■ WRITTEN EXERCISE 1
According to the sermon text below, what did David do once he realized the child was dead? List each of his actions in the order given.

■ TEXT PASSAGE
● ● ● ●
By Pastor Michael Olawore
New Wine Church, London 




Foundation Scripture: 2 Samuel 12:15-23

Sunday 7th July 2013


With the unexpected passing of our spiritual father, Dr Tayo Adeyemi, we as a church are confronted with the reality that at times, life will present situations regarding which we are abounding with questions to which there is no answer. ‘How do you deal with situations that you were not expecting and cannot explain?’ We are often expected always to have an answer and always to be able to explain life’s occurrences, however it is the truth that sometimes, we are left with nothing but questions and there is not an answer in sight. At some point in our lives, we each will have to deal with the unexpected and the unexplained; the situations for which we have no answers


1 Chronicles 12:32 makes reference to the sons of Issachar who had ‘understanding of the times, to know what Israel ought to do’. It is similarly important for us to know how to respond, as opposed to how to react, to the season that we find ourselves in. Life throws the unexpected our way. It is not a straight road but is filled with challenges, mountains, valleys and often hostile terrain. It is important that in the current situation with which we are faced, that we do not give the enemy the opportunity to take advantage of us and that we obtain our instruction, guidance and leading only from the word of God.


I would like to look at the life of David, particularly the account in 2 Samuel 12. Here, we are told that David’s child with Bathsheba, the wife of Uriah had become sick and that in response to this, David had fasted and prayed to God, supplicating that the child’s life be spared.  After 7 days of prayer and fasting however the child died. This was David whom had a relationship of unparalleled intimacy with God; the man described as a man after God’s own heart. How could it be that his prayers had gone unanswered and his fasting apparently unnoticed? I am sure that similar questions have crossed our minds in the last week whether or not they have been articulated or spoken silently. 


We are told that when David realised that the child was dead, he arose from the ground, changed his clothes and he went into the house of the Lord and worshipped and then went home and ate. His reaction to the death of the child came as a surprise to those around him; they expected him to continue to mourn and in fact become angry and disenchanted with God and therefore his response did not fit into the theology of those whom surrounded David at that time. Likewise, our response is unlikely to fit into the theology of many onlookers today. David’s explanation in verse 22 was “While the child was alive, I fasted and I wept for I said ‘Who can tell whether the Lord will be gracious to me, that the child may live?’ But now he is dead; why should I fast? Can I bring him back again? I shall go to him, but he shall not return to me.” We do not therefore mourn and weep as those with no hope. We look forward to the hope that one day, we will be joined once more with our beloved man of God, Pastor Tayo and there will be no separation ever again.
● ● ● ●
■ AVAILABLE RECORDS
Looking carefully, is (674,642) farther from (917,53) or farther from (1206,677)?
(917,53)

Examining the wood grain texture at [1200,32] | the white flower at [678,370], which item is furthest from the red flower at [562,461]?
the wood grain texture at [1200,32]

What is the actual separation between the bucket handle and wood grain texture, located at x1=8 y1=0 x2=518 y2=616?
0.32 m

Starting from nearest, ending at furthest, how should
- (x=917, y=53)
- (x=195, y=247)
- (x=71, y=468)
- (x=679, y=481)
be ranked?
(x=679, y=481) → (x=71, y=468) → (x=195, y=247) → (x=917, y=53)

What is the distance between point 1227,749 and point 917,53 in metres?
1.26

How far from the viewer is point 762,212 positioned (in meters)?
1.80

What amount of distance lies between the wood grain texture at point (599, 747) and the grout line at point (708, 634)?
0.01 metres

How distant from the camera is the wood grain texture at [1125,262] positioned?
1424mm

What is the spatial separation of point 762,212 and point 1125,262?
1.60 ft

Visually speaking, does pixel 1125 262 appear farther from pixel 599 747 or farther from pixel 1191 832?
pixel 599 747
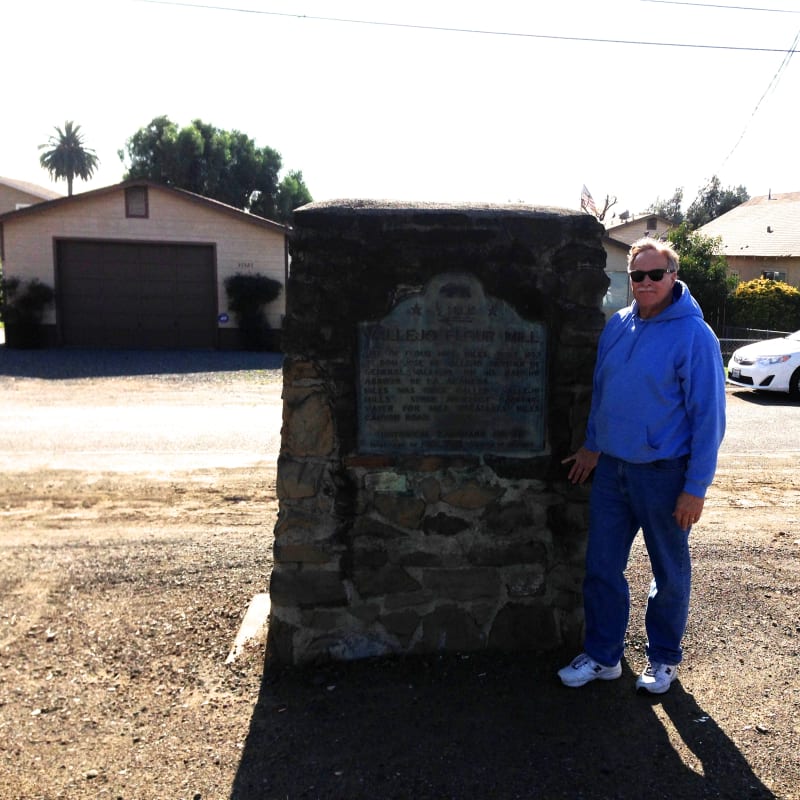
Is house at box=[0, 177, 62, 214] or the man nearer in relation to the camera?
the man

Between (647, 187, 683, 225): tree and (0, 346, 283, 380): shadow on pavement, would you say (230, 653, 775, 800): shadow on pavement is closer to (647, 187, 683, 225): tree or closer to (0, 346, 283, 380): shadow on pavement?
(0, 346, 283, 380): shadow on pavement

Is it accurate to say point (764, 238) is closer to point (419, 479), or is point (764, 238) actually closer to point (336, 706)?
point (419, 479)

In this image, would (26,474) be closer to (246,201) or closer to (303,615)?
(303,615)

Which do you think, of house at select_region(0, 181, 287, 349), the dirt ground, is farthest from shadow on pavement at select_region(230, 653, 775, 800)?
house at select_region(0, 181, 287, 349)

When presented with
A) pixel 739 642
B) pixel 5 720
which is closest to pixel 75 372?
pixel 5 720

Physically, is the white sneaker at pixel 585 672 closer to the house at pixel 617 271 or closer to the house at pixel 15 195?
the house at pixel 617 271

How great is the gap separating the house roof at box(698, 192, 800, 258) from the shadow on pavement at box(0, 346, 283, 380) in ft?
65.1

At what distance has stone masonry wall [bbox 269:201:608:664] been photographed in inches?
132

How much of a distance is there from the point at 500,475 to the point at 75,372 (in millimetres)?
12664

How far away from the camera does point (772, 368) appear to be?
12.2 m

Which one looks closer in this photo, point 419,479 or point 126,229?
point 419,479

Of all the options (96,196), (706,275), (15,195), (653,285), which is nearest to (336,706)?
(653,285)

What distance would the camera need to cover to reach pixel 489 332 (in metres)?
3.44

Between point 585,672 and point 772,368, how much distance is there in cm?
1039
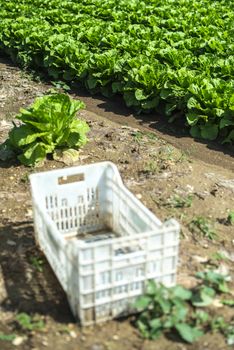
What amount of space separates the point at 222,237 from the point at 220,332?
4.20 feet

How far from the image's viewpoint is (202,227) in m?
5.18

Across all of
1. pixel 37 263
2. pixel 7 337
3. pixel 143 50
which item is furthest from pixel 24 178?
pixel 143 50

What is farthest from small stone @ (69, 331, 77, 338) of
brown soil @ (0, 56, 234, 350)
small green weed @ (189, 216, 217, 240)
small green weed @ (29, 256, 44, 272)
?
small green weed @ (189, 216, 217, 240)

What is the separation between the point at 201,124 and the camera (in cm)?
734

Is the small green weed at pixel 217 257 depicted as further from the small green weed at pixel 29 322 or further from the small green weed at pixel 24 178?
the small green weed at pixel 24 178

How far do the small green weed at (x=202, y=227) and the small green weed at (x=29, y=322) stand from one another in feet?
5.60

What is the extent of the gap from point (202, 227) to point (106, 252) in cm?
161

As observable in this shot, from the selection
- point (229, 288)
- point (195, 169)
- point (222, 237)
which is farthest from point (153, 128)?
point (229, 288)

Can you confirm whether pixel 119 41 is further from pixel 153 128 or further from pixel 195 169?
pixel 195 169

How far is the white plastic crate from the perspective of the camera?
12.5 ft

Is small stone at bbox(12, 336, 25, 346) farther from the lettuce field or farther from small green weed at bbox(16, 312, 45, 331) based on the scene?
the lettuce field

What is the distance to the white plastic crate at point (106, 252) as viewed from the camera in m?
3.80

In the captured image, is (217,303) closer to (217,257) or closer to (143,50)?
(217,257)

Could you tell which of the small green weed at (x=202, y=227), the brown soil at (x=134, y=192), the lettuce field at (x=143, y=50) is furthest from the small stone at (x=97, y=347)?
the lettuce field at (x=143, y=50)
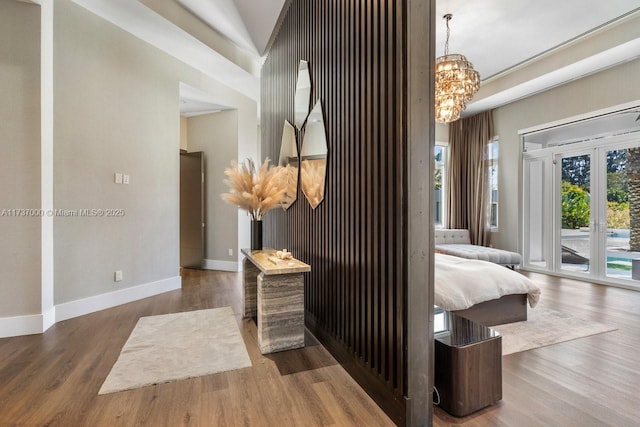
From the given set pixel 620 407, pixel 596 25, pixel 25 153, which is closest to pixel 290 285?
pixel 620 407

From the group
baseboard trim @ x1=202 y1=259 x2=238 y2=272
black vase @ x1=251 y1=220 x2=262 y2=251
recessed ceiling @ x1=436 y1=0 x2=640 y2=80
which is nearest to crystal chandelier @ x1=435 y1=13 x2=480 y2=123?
recessed ceiling @ x1=436 y1=0 x2=640 y2=80

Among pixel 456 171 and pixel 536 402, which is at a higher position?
pixel 456 171

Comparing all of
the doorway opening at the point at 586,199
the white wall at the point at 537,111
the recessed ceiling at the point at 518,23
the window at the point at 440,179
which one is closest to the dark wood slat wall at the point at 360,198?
the recessed ceiling at the point at 518,23

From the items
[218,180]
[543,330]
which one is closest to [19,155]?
[218,180]

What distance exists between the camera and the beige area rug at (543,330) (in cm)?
264

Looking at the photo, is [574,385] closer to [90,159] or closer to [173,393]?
[173,393]

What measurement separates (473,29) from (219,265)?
5.45 metres

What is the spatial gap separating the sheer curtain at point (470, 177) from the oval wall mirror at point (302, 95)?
5.16 metres

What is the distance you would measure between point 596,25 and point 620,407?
469cm

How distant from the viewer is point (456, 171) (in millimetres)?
7488

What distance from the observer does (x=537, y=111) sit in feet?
19.2

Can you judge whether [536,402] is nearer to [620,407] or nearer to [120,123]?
[620,407]

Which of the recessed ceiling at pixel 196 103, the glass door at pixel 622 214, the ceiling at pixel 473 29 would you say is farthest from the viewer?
the recessed ceiling at pixel 196 103

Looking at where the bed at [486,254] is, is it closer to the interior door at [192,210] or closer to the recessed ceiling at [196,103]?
the interior door at [192,210]
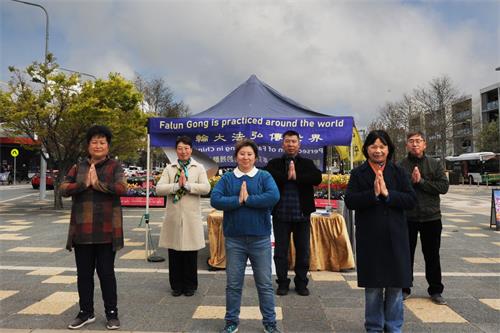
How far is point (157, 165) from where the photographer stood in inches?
2304

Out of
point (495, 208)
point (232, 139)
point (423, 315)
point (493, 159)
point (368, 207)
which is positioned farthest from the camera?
point (493, 159)

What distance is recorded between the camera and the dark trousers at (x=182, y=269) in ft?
15.3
● ● ● ●
■ WRITTEN EXERCISE 2
Quote the records from the line containing "From the items" through the end of the records, inclusive. Omit the pictures.

■ FINISHED ANSWER 1
1. He arose from the ground.
2. He changed his clothes.
3. He went into the house of the Lord.
4. He worshipped.
5. He went home.
6. He ate.

■ FINISHED ANSWER 2
From the items
[218,180]
[543,330]
which one is closest to [19,155]?
[218,180]

What distance exists between the camera and the beige area rug at (543,330) (in cm)?
264

Looking at the photo, is [574,385] closer to [90,159] or closer to [173,393]?
[173,393]

What measurement separates (473,29) from (219,265)?
5.45 metres

What is the spatial gap separating the sheer curtain at point (470, 177) from the oval wall mirror at point (302, 95)?
5.16 metres

What is the distance you would measure between point 596,25 and point 620,407?
469cm

How distant from the viewer is point (456, 171) (in millimetres)?
7488

What distance from the observer does (x=537, y=111) sit in feet?
19.2

Can you judge whether [536,402] is nearer to [620,407] or nearer to [120,123]?
[620,407]

Which of the recessed ceiling at pixel 196 103, the glass door at pixel 622 214, the ceiling at pixel 473 29 would you say is farthest from the viewer?
the recessed ceiling at pixel 196 103

Looking at where the bed at [486,254] is, is it closer to the interior door at [192,210] or closer to the recessed ceiling at [196,103]?
the interior door at [192,210]
How far is point (157, 165) from where the photographer stood in inches?
2304

Out of
point (495, 208)
point (232, 139)
point (423, 315)
point (493, 159)
point (368, 207)
which is positioned farthest from the camera?
point (493, 159)

What distance is recorded between the camera and the dark trousers at (x=182, y=269) in ft?
15.3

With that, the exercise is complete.